Historically low interest rates, an unprecedented period of continuous economic growth and strong levels of migration have contributed to ever-escalating real housing prices in Australia’s capital cities.

And housing affordability issues are likely to persist, according to the Committee for Economic Development of Australia (CEDA). In its latest Housing Australia report, CEDA forecasts that housing affordability will likely be an issue for the next 40 years.

“CEDA’s research shows that barring any major economic jolts, demand pressures are likely to continue over the next 40 years and supply constraints will continue. This is particularly the case in capital cities with a growing population and where an increasing proportion of Australia’s population are expected to reside.” CEDA Research and Policy Committee chairman, Professor Rodney Maddock said.

“Often the debate around housing affordability is centred on a few topics such as foreign investment, negative gearing and interest rates.

“What the CEDA report highlights is that while these might be some of the factors, the issue is far more complex and without changes now, could have longer run consequences.

“One component of CEDA’s research considers the impact of housing affordability on the poorest citizens and includes a recommendation by Dr Judith Yates that Australia needs annually 20,000 new dwellings affordable to low income people.

“Prolonged housing affordability issues will result in more people entering retirement without owning their home and low socioeconomic households pushed to outer or regional areas where transport infrastructure is poor and job prospects are lower.

“In the long term this could have budget implications for governments as more people become reliant on government assistance.”

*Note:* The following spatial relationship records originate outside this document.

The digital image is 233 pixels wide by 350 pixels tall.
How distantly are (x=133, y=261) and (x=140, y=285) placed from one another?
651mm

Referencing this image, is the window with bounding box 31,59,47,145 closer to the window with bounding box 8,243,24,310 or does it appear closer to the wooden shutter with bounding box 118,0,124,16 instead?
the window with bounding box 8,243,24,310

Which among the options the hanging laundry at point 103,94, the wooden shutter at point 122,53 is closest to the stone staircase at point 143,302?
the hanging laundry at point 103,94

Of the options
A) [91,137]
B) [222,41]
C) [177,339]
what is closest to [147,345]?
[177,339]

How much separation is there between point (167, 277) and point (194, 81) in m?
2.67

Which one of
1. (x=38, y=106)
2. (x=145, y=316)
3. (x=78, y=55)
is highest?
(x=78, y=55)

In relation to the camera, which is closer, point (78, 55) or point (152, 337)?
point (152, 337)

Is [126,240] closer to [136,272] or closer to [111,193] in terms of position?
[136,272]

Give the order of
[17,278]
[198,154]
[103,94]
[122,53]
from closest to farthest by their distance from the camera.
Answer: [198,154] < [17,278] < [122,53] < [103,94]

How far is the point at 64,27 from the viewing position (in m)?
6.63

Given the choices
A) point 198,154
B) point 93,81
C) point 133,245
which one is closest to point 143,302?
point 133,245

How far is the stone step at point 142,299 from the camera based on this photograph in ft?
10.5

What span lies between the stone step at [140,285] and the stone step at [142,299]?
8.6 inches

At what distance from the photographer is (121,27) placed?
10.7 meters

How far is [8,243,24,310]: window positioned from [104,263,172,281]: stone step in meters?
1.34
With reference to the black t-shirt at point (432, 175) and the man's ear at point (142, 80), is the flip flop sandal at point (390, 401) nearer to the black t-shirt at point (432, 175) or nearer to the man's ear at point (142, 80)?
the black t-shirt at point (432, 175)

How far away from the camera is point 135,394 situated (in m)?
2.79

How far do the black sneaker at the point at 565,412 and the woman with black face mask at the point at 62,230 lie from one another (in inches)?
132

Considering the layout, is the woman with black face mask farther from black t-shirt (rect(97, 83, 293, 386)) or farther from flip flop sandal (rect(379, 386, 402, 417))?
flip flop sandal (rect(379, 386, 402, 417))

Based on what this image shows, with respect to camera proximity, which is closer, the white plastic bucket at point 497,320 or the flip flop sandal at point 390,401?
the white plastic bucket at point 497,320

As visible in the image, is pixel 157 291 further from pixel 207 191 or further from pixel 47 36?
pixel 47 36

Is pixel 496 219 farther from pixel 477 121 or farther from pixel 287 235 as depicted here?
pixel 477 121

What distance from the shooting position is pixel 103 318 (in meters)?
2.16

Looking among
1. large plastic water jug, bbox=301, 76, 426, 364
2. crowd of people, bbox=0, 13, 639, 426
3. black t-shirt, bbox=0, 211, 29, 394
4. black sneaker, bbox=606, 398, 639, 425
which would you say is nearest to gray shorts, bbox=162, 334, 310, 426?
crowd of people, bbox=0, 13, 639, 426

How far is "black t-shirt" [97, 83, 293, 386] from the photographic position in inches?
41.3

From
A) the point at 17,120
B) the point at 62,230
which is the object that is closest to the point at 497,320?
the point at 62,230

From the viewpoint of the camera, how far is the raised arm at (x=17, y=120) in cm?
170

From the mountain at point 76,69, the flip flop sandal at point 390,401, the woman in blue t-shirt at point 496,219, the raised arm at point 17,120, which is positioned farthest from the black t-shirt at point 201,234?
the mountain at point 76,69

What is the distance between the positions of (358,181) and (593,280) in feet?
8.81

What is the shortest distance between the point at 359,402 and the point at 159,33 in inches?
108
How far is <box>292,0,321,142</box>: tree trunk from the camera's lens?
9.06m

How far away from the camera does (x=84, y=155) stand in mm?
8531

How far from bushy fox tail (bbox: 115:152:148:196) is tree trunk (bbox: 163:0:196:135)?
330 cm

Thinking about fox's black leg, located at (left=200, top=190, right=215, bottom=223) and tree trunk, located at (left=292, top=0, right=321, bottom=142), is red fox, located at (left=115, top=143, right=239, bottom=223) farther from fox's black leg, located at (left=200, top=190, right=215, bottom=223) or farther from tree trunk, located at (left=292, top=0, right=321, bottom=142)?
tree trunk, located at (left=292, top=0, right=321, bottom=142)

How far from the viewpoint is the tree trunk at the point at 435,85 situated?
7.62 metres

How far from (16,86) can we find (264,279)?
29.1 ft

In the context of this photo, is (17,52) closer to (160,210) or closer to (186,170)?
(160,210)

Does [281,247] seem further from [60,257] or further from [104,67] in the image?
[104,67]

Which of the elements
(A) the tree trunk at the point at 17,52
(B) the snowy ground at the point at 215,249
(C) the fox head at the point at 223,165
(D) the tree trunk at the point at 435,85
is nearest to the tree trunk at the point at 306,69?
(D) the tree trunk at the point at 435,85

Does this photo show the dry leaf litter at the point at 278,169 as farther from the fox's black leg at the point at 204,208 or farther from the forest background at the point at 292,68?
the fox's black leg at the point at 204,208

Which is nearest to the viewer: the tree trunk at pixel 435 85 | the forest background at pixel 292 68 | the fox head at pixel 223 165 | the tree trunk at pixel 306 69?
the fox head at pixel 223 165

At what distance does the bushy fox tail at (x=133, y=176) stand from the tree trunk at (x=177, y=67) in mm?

Professor Maddock said another key issue highlighted in the report is that the current structure of land supply may inadvertently make it in developers interests to drip feed dwellings into the market.

“CEDA’s report looks at the UK as an example where developers bid high to obtain land for development and it is then in the interests of developers to build slowly to take advantage of rising market prices,” he said.

“This is an area that should be further examined and CEDA’s report highlights that a key difficulty in drawing policy recommendations for Australia is a lack of consistent and rigorous data available on supply of land for development in Australia and its correlation to housing prices.”

Recommendations for government

In its report CED provided eight recommendations for Australian federal and local government that would contribute to easing supply and cooling-off demand:

  1. Priority of policy settings: policy needs to prioritise shelter to the most disadvantaged.
  2. Relaxing planning restrictions, particularly those imposed by local councils, making them more consistent and allowing for increased density.
  3. Developing consistent planning and funding models for transport infrastructure to better connect new housing developments to the various employment hubs.
  4. Improving protections for long-term renters: laws around tenancy must provide adequate protection and certainty to long-term renters.
  5. Further relaxing rules around the means testing of income received from downsizing in situations where it results in greater housing density.
  6. Moving towards annual land tax in place of transaction taxes on housing such as stamp duty.
  7. Demand-side policies: governments should review the way in which pensions, superannuation and housing interact in providing support for Australians in the retirement phase.
  8. Taxing a larger component of capital gains.

“With most Australians choosing to live in our major cities, it is likely the trend of more people living in apartments and more long term renters will become permanent and we need to accommodate this better with increased protections for renters,” Professor Maddock said.

“The great Australian dream of owning your own home has been around for more than half a century but with high house prices in some parts of Australia, there has been much debate about whether it will continue.”